Hanssen Monteiro was born on 14 April 1971 in Larantuka, East Nusa Tenggara, Indonesia, where he was raised and received his early education. He attended the minor seminary school of Santo Domingo in Hokeng and studied there. He then studied at the Catholic Philosophical and Theological Institute of Ledalero, Indonesia, subsequently carrying out a pastoral apprenticeship in the St. Joseph parish church in Lewotobi.
He was ordained a priest for the Diocese of Larantuka on 14 July 1999 by Bishop Darius Nggawa. After ordination, he taught in his first alma mater, the minor seminary school of Santo Domingo in Hokeng from 1999 to 2004. From 2004 to 2018 he was parish vicar at Franz-von-Assisi-Kirche, Mexikoplatz, and Maria Himmelfahrt in Bad Deutsch-Altenburg, Vienna, Austria.

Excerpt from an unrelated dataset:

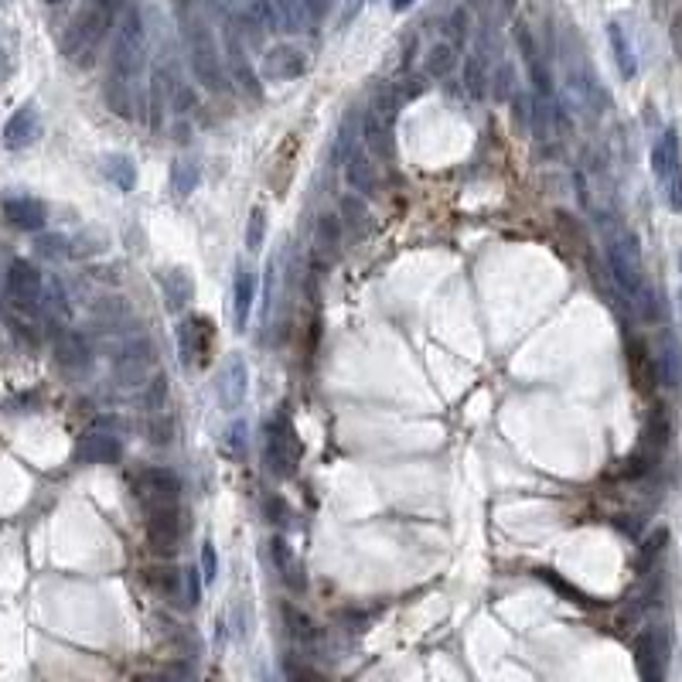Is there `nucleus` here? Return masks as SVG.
I'll return each instance as SVG.
<instances>
[{"label": "nucleus", "instance_id": "obj_1", "mask_svg": "<svg viewBox=\"0 0 682 682\" xmlns=\"http://www.w3.org/2000/svg\"><path fill=\"white\" fill-rule=\"evenodd\" d=\"M144 72H147V28L137 7L123 11L120 35L113 41L106 103L123 120H137L144 110Z\"/></svg>", "mask_w": 682, "mask_h": 682}, {"label": "nucleus", "instance_id": "obj_2", "mask_svg": "<svg viewBox=\"0 0 682 682\" xmlns=\"http://www.w3.org/2000/svg\"><path fill=\"white\" fill-rule=\"evenodd\" d=\"M601 232H604V256H607V266H611L614 284L621 287V294L631 304L642 307L645 318H655L659 314V301H655L652 287H648L638 236L628 226H621L614 215H601Z\"/></svg>", "mask_w": 682, "mask_h": 682}, {"label": "nucleus", "instance_id": "obj_3", "mask_svg": "<svg viewBox=\"0 0 682 682\" xmlns=\"http://www.w3.org/2000/svg\"><path fill=\"white\" fill-rule=\"evenodd\" d=\"M178 21H181V35H185L191 72H195L205 89H212V93H226L222 48L212 35V24H209V18H205V11L195 4V0H188V4L178 11Z\"/></svg>", "mask_w": 682, "mask_h": 682}, {"label": "nucleus", "instance_id": "obj_4", "mask_svg": "<svg viewBox=\"0 0 682 682\" xmlns=\"http://www.w3.org/2000/svg\"><path fill=\"white\" fill-rule=\"evenodd\" d=\"M560 72H563V106L587 123L601 120V113L607 110V93L601 79L594 76V69H590L584 52H580L577 41H563L560 45Z\"/></svg>", "mask_w": 682, "mask_h": 682}, {"label": "nucleus", "instance_id": "obj_5", "mask_svg": "<svg viewBox=\"0 0 682 682\" xmlns=\"http://www.w3.org/2000/svg\"><path fill=\"white\" fill-rule=\"evenodd\" d=\"M399 96L393 82H376L369 93L362 113V144L372 161L393 164L396 157V116H399Z\"/></svg>", "mask_w": 682, "mask_h": 682}, {"label": "nucleus", "instance_id": "obj_6", "mask_svg": "<svg viewBox=\"0 0 682 682\" xmlns=\"http://www.w3.org/2000/svg\"><path fill=\"white\" fill-rule=\"evenodd\" d=\"M127 0H89L82 14L72 21V28L62 38V52L76 58L79 65H89V58L99 48V41L110 35V28L123 18Z\"/></svg>", "mask_w": 682, "mask_h": 682}, {"label": "nucleus", "instance_id": "obj_7", "mask_svg": "<svg viewBox=\"0 0 682 682\" xmlns=\"http://www.w3.org/2000/svg\"><path fill=\"white\" fill-rule=\"evenodd\" d=\"M652 171L659 181L665 205L672 212H682V147H679V130L665 127L662 137L652 147Z\"/></svg>", "mask_w": 682, "mask_h": 682}, {"label": "nucleus", "instance_id": "obj_8", "mask_svg": "<svg viewBox=\"0 0 682 682\" xmlns=\"http://www.w3.org/2000/svg\"><path fill=\"white\" fill-rule=\"evenodd\" d=\"M301 461V437H297L294 423L287 413H277L266 423V440H263V464L277 478H290Z\"/></svg>", "mask_w": 682, "mask_h": 682}, {"label": "nucleus", "instance_id": "obj_9", "mask_svg": "<svg viewBox=\"0 0 682 682\" xmlns=\"http://www.w3.org/2000/svg\"><path fill=\"white\" fill-rule=\"evenodd\" d=\"M157 376V352L147 338H133L116 352L113 379L120 389H144Z\"/></svg>", "mask_w": 682, "mask_h": 682}, {"label": "nucleus", "instance_id": "obj_10", "mask_svg": "<svg viewBox=\"0 0 682 682\" xmlns=\"http://www.w3.org/2000/svg\"><path fill=\"white\" fill-rule=\"evenodd\" d=\"M7 301L24 314H35L45 301V280L31 260H14L7 266Z\"/></svg>", "mask_w": 682, "mask_h": 682}, {"label": "nucleus", "instance_id": "obj_11", "mask_svg": "<svg viewBox=\"0 0 682 682\" xmlns=\"http://www.w3.org/2000/svg\"><path fill=\"white\" fill-rule=\"evenodd\" d=\"M147 543L157 556L171 560L181 543V512L178 502H151L147 512Z\"/></svg>", "mask_w": 682, "mask_h": 682}, {"label": "nucleus", "instance_id": "obj_12", "mask_svg": "<svg viewBox=\"0 0 682 682\" xmlns=\"http://www.w3.org/2000/svg\"><path fill=\"white\" fill-rule=\"evenodd\" d=\"M212 321L205 314H188L185 321L178 324V355L188 369H205L212 355Z\"/></svg>", "mask_w": 682, "mask_h": 682}, {"label": "nucleus", "instance_id": "obj_13", "mask_svg": "<svg viewBox=\"0 0 682 682\" xmlns=\"http://www.w3.org/2000/svg\"><path fill=\"white\" fill-rule=\"evenodd\" d=\"M222 14H226V45H222V58H226V65H229L232 79H236V86L246 89L253 99H260L263 96L260 72L249 65V58L243 52V38H239V28H236V21H232V14L229 11H222Z\"/></svg>", "mask_w": 682, "mask_h": 682}, {"label": "nucleus", "instance_id": "obj_14", "mask_svg": "<svg viewBox=\"0 0 682 682\" xmlns=\"http://www.w3.org/2000/svg\"><path fill=\"white\" fill-rule=\"evenodd\" d=\"M635 659L642 682H665V669H669V635H665V628L645 631L635 648Z\"/></svg>", "mask_w": 682, "mask_h": 682}, {"label": "nucleus", "instance_id": "obj_15", "mask_svg": "<svg viewBox=\"0 0 682 682\" xmlns=\"http://www.w3.org/2000/svg\"><path fill=\"white\" fill-rule=\"evenodd\" d=\"M52 352H55L58 369L72 379L86 376V372L93 369V348H89V341L82 338L79 331H58Z\"/></svg>", "mask_w": 682, "mask_h": 682}, {"label": "nucleus", "instance_id": "obj_16", "mask_svg": "<svg viewBox=\"0 0 682 682\" xmlns=\"http://www.w3.org/2000/svg\"><path fill=\"white\" fill-rule=\"evenodd\" d=\"M246 393H249V369H246V359L243 355H232L226 359V365L219 369V376H215V396H219V406L222 410H239V406L246 403Z\"/></svg>", "mask_w": 682, "mask_h": 682}, {"label": "nucleus", "instance_id": "obj_17", "mask_svg": "<svg viewBox=\"0 0 682 682\" xmlns=\"http://www.w3.org/2000/svg\"><path fill=\"white\" fill-rule=\"evenodd\" d=\"M307 72V55L297 45H273L260 62V76L270 82H294Z\"/></svg>", "mask_w": 682, "mask_h": 682}, {"label": "nucleus", "instance_id": "obj_18", "mask_svg": "<svg viewBox=\"0 0 682 682\" xmlns=\"http://www.w3.org/2000/svg\"><path fill=\"white\" fill-rule=\"evenodd\" d=\"M120 457H123V444L110 430H89L76 444V461L82 464H120Z\"/></svg>", "mask_w": 682, "mask_h": 682}, {"label": "nucleus", "instance_id": "obj_19", "mask_svg": "<svg viewBox=\"0 0 682 682\" xmlns=\"http://www.w3.org/2000/svg\"><path fill=\"white\" fill-rule=\"evenodd\" d=\"M41 137V116L35 103H24L21 110H14L11 120L4 123V147L11 151H21V147L35 144Z\"/></svg>", "mask_w": 682, "mask_h": 682}, {"label": "nucleus", "instance_id": "obj_20", "mask_svg": "<svg viewBox=\"0 0 682 682\" xmlns=\"http://www.w3.org/2000/svg\"><path fill=\"white\" fill-rule=\"evenodd\" d=\"M625 359H628V376L638 386V393H652L655 379H659V369H655V355L648 352V345L642 338H628L625 345Z\"/></svg>", "mask_w": 682, "mask_h": 682}, {"label": "nucleus", "instance_id": "obj_21", "mask_svg": "<svg viewBox=\"0 0 682 682\" xmlns=\"http://www.w3.org/2000/svg\"><path fill=\"white\" fill-rule=\"evenodd\" d=\"M137 488L147 502H178L181 478L171 468H144L137 478Z\"/></svg>", "mask_w": 682, "mask_h": 682}, {"label": "nucleus", "instance_id": "obj_22", "mask_svg": "<svg viewBox=\"0 0 682 682\" xmlns=\"http://www.w3.org/2000/svg\"><path fill=\"white\" fill-rule=\"evenodd\" d=\"M270 560H273V567H277L280 573V580L294 590V594H301V590L307 587V573L301 567V560L294 556V550H290V543L284 536H273L270 539Z\"/></svg>", "mask_w": 682, "mask_h": 682}, {"label": "nucleus", "instance_id": "obj_23", "mask_svg": "<svg viewBox=\"0 0 682 682\" xmlns=\"http://www.w3.org/2000/svg\"><path fill=\"white\" fill-rule=\"evenodd\" d=\"M4 219L11 222L14 229L38 232V229H45L48 209H45V202H38V198H7V202H4Z\"/></svg>", "mask_w": 682, "mask_h": 682}, {"label": "nucleus", "instance_id": "obj_24", "mask_svg": "<svg viewBox=\"0 0 682 682\" xmlns=\"http://www.w3.org/2000/svg\"><path fill=\"white\" fill-rule=\"evenodd\" d=\"M256 273L253 270H239L236 284H232V324L236 331L249 328V314H253V301H256Z\"/></svg>", "mask_w": 682, "mask_h": 682}, {"label": "nucleus", "instance_id": "obj_25", "mask_svg": "<svg viewBox=\"0 0 682 682\" xmlns=\"http://www.w3.org/2000/svg\"><path fill=\"white\" fill-rule=\"evenodd\" d=\"M345 181H348V188L352 191H359V195H376L379 191V168H376V161H372L369 154L359 151L352 157V161L345 164Z\"/></svg>", "mask_w": 682, "mask_h": 682}, {"label": "nucleus", "instance_id": "obj_26", "mask_svg": "<svg viewBox=\"0 0 682 682\" xmlns=\"http://www.w3.org/2000/svg\"><path fill=\"white\" fill-rule=\"evenodd\" d=\"M161 290L168 297V304L174 311H185L195 301V284H191V273L185 266H171V270L161 273Z\"/></svg>", "mask_w": 682, "mask_h": 682}, {"label": "nucleus", "instance_id": "obj_27", "mask_svg": "<svg viewBox=\"0 0 682 682\" xmlns=\"http://www.w3.org/2000/svg\"><path fill=\"white\" fill-rule=\"evenodd\" d=\"M607 41H611V52H614V62H618L621 79H635L638 76V55H635V45H631L625 24H618V21L607 24Z\"/></svg>", "mask_w": 682, "mask_h": 682}, {"label": "nucleus", "instance_id": "obj_28", "mask_svg": "<svg viewBox=\"0 0 682 682\" xmlns=\"http://www.w3.org/2000/svg\"><path fill=\"white\" fill-rule=\"evenodd\" d=\"M280 621H284L287 635L294 638L297 645H318L321 642V628L314 625L311 618L294 604H280Z\"/></svg>", "mask_w": 682, "mask_h": 682}, {"label": "nucleus", "instance_id": "obj_29", "mask_svg": "<svg viewBox=\"0 0 682 682\" xmlns=\"http://www.w3.org/2000/svg\"><path fill=\"white\" fill-rule=\"evenodd\" d=\"M454 65H457V48L447 38H440L427 48V55H423V76L447 79L454 72Z\"/></svg>", "mask_w": 682, "mask_h": 682}, {"label": "nucleus", "instance_id": "obj_30", "mask_svg": "<svg viewBox=\"0 0 682 682\" xmlns=\"http://www.w3.org/2000/svg\"><path fill=\"white\" fill-rule=\"evenodd\" d=\"M273 7H277V28L280 31H290V35H304V31H311L314 14L307 11L301 0H273Z\"/></svg>", "mask_w": 682, "mask_h": 682}, {"label": "nucleus", "instance_id": "obj_31", "mask_svg": "<svg viewBox=\"0 0 682 682\" xmlns=\"http://www.w3.org/2000/svg\"><path fill=\"white\" fill-rule=\"evenodd\" d=\"M464 89H468L474 99L485 96V89H488V45L474 48V52L464 58Z\"/></svg>", "mask_w": 682, "mask_h": 682}, {"label": "nucleus", "instance_id": "obj_32", "mask_svg": "<svg viewBox=\"0 0 682 682\" xmlns=\"http://www.w3.org/2000/svg\"><path fill=\"white\" fill-rule=\"evenodd\" d=\"M359 113H345V120L338 123V137H335V161L345 168L355 154H359Z\"/></svg>", "mask_w": 682, "mask_h": 682}, {"label": "nucleus", "instance_id": "obj_33", "mask_svg": "<svg viewBox=\"0 0 682 682\" xmlns=\"http://www.w3.org/2000/svg\"><path fill=\"white\" fill-rule=\"evenodd\" d=\"M655 369H659V376L669 382V386H679L682 382V348L679 341L672 335L662 338V348H659V359H655Z\"/></svg>", "mask_w": 682, "mask_h": 682}, {"label": "nucleus", "instance_id": "obj_34", "mask_svg": "<svg viewBox=\"0 0 682 682\" xmlns=\"http://www.w3.org/2000/svg\"><path fill=\"white\" fill-rule=\"evenodd\" d=\"M147 584H151L157 594L168 597V601H181V590H185V573L178 567H154L147 570Z\"/></svg>", "mask_w": 682, "mask_h": 682}, {"label": "nucleus", "instance_id": "obj_35", "mask_svg": "<svg viewBox=\"0 0 682 682\" xmlns=\"http://www.w3.org/2000/svg\"><path fill=\"white\" fill-rule=\"evenodd\" d=\"M103 168H106V178H110L120 191H133V188H137V161H133V157H127V154H110L103 161Z\"/></svg>", "mask_w": 682, "mask_h": 682}, {"label": "nucleus", "instance_id": "obj_36", "mask_svg": "<svg viewBox=\"0 0 682 682\" xmlns=\"http://www.w3.org/2000/svg\"><path fill=\"white\" fill-rule=\"evenodd\" d=\"M18 52H21L18 31L0 28V82H7L14 76V69H18Z\"/></svg>", "mask_w": 682, "mask_h": 682}, {"label": "nucleus", "instance_id": "obj_37", "mask_svg": "<svg viewBox=\"0 0 682 682\" xmlns=\"http://www.w3.org/2000/svg\"><path fill=\"white\" fill-rule=\"evenodd\" d=\"M198 181H202V164H198V157H185V161L174 164V191H178V195H191V191L198 188Z\"/></svg>", "mask_w": 682, "mask_h": 682}, {"label": "nucleus", "instance_id": "obj_38", "mask_svg": "<svg viewBox=\"0 0 682 682\" xmlns=\"http://www.w3.org/2000/svg\"><path fill=\"white\" fill-rule=\"evenodd\" d=\"M35 249L48 260H62V256H72V239L62 236V232H45V236L35 239Z\"/></svg>", "mask_w": 682, "mask_h": 682}, {"label": "nucleus", "instance_id": "obj_39", "mask_svg": "<svg viewBox=\"0 0 682 682\" xmlns=\"http://www.w3.org/2000/svg\"><path fill=\"white\" fill-rule=\"evenodd\" d=\"M263 519L277 529H287L290 519H294V515H290L287 498L284 495H263Z\"/></svg>", "mask_w": 682, "mask_h": 682}, {"label": "nucleus", "instance_id": "obj_40", "mask_svg": "<svg viewBox=\"0 0 682 682\" xmlns=\"http://www.w3.org/2000/svg\"><path fill=\"white\" fill-rule=\"evenodd\" d=\"M444 35H447V41H451V45L457 48V52H461L464 41H468V11H464V7H454V11H451Z\"/></svg>", "mask_w": 682, "mask_h": 682}, {"label": "nucleus", "instance_id": "obj_41", "mask_svg": "<svg viewBox=\"0 0 682 682\" xmlns=\"http://www.w3.org/2000/svg\"><path fill=\"white\" fill-rule=\"evenodd\" d=\"M284 679L287 682H328L324 679V672H318L311 662H304V659H287L284 662Z\"/></svg>", "mask_w": 682, "mask_h": 682}, {"label": "nucleus", "instance_id": "obj_42", "mask_svg": "<svg viewBox=\"0 0 682 682\" xmlns=\"http://www.w3.org/2000/svg\"><path fill=\"white\" fill-rule=\"evenodd\" d=\"M263 239H266V209L263 205H256L253 212H249V226H246V246L253 249H263Z\"/></svg>", "mask_w": 682, "mask_h": 682}, {"label": "nucleus", "instance_id": "obj_43", "mask_svg": "<svg viewBox=\"0 0 682 682\" xmlns=\"http://www.w3.org/2000/svg\"><path fill=\"white\" fill-rule=\"evenodd\" d=\"M198 573H202L205 584H215V577H219V553H215L209 539L202 543V567H198Z\"/></svg>", "mask_w": 682, "mask_h": 682}, {"label": "nucleus", "instance_id": "obj_44", "mask_svg": "<svg viewBox=\"0 0 682 682\" xmlns=\"http://www.w3.org/2000/svg\"><path fill=\"white\" fill-rule=\"evenodd\" d=\"M202 584H205V580H202V573H198V570H185V601H188V607H195L198 601H202Z\"/></svg>", "mask_w": 682, "mask_h": 682}, {"label": "nucleus", "instance_id": "obj_45", "mask_svg": "<svg viewBox=\"0 0 682 682\" xmlns=\"http://www.w3.org/2000/svg\"><path fill=\"white\" fill-rule=\"evenodd\" d=\"M273 290H277V260H270L266 277H263V314H270V307H273Z\"/></svg>", "mask_w": 682, "mask_h": 682}, {"label": "nucleus", "instance_id": "obj_46", "mask_svg": "<svg viewBox=\"0 0 682 682\" xmlns=\"http://www.w3.org/2000/svg\"><path fill=\"white\" fill-rule=\"evenodd\" d=\"M318 236H321V243L328 246V249H338V243H341V226H338V219H324V222H321V229H318Z\"/></svg>", "mask_w": 682, "mask_h": 682}, {"label": "nucleus", "instance_id": "obj_47", "mask_svg": "<svg viewBox=\"0 0 682 682\" xmlns=\"http://www.w3.org/2000/svg\"><path fill=\"white\" fill-rule=\"evenodd\" d=\"M137 682H188V676L178 669H154V672H144Z\"/></svg>", "mask_w": 682, "mask_h": 682}, {"label": "nucleus", "instance_id": "obj_48", "mask_svg": "<svg viewBox=\"0 0 682 682\" xmlns=\"http://www.w3.org/2000/svg\"><path fill=\"white\" fill-rule=\"evenodd\" d=\"M229 447H232L236 454H243V447H246V423H243V420H239L236 427L229 430Z\"/></svg>", "mask_w": 682, "mask_h": 682}, {"label": "nucleus", "instance_id": "obj_49", "mask_svg": "<svg viewBox=\"0 0 682 682\" xmlns=\"http://www.w3.org/2000/svg\"><path fill=\"white\" fill-rule=\"evenodd\" d=\"M301 4L307 7V11L314 14V18H321V14H324V11H328V7H331V0H301Z\"/></svg>", "mask_w": 682, "mask_h": 682}, {"label": "nucleus", "instance_id": "obj_50", "mask_svg": "<svg viewBox=\"0 0 682 682\" xmlns=\"http://www.w3.org/2000/svg\"><path fill=\"white\" fill-rule=\"evenodd\" d=\"M672 45H676V52L682 55V11L676 14V21H672Z\"/></svg>", "mask_w": 682, "mask_h": 682}, {"label": "nucleus", "instance_id": "obj_51", "mask_svg": "<svg viewBox=\"0 0 682 682\" xmlns=\"http://www.w3.org/2000/svg\"><path fill=\"white\" fill-rule=\"evenodd\" d=\"M417 0H393V11H410Z\"/></svg>", "mask_w": 682, "mask_h": 682}, {"label": "nucleus", "instance_id": "obj_52", "mask_svg": "<svg viewBox=\"0 0 682 682\" xmlns=\"http://www.w3.org/2000/svg\"><path fill=\"white\" fill-rule=\"evenodd\" d=\"M45 4H52V7H58V4H69V0H45Z\"/></svg>", "mask_w": 682, "mask_h": 682}, {"label": "nucleus", "instance_id": "obj_53", "mask_svg": "<svg viewBox=\"0 0 682 682\" xmlns=\"http://www.w3.org/2000/svg\"><path fill=\"white\" fill-rule=\"evenodd\" d=\"M679 270H682V253H679Z\"/></svg>", "mask_w": 682, "mask_h": 682}, {"label": "nucleus", "instance_id": "obj_54", "mask_svg": "<svg viewBox=\"0 0 682 682\" xmlns=\"http://www.w3.org/2000/svg\"><path fill=\"white\" fill-rule=\"evenodd\" d=\"M0 4H7V0H0Z\"/></svg>", "mask_w": 682, "mask_h": 682}]
</instances>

Beginning in 2004, he studied at the University of Vienna in Vienna, Austria. He earned a licentiate and doctorate degree in subjects of liturgy and philosophy at the Faculty of Catholic Philosophy and Theology of the University of Vienna, Austria. He then returned to Indonesia, where he taught liturgy, philosophy, and theology at the Ledalero Institute of Philosophy and Creative Technology and became formator at the Saint Petrus Interdiocesan Major Seminary in Ritapiret, Diocese of Maumere (since 2018), and member of the Commission for the Liturgy of the Indonesian Episcopal Conference (since 2022).

On 22 November 2025, Pope Leo XIV appointed him as the Bishop of Diocese of Larantuka, after the resignation of his predecessor, Mons. Franciscus Kopong Kung. His solemn episcopal consecration and installation as bishop will scheduled on 11 February 2026.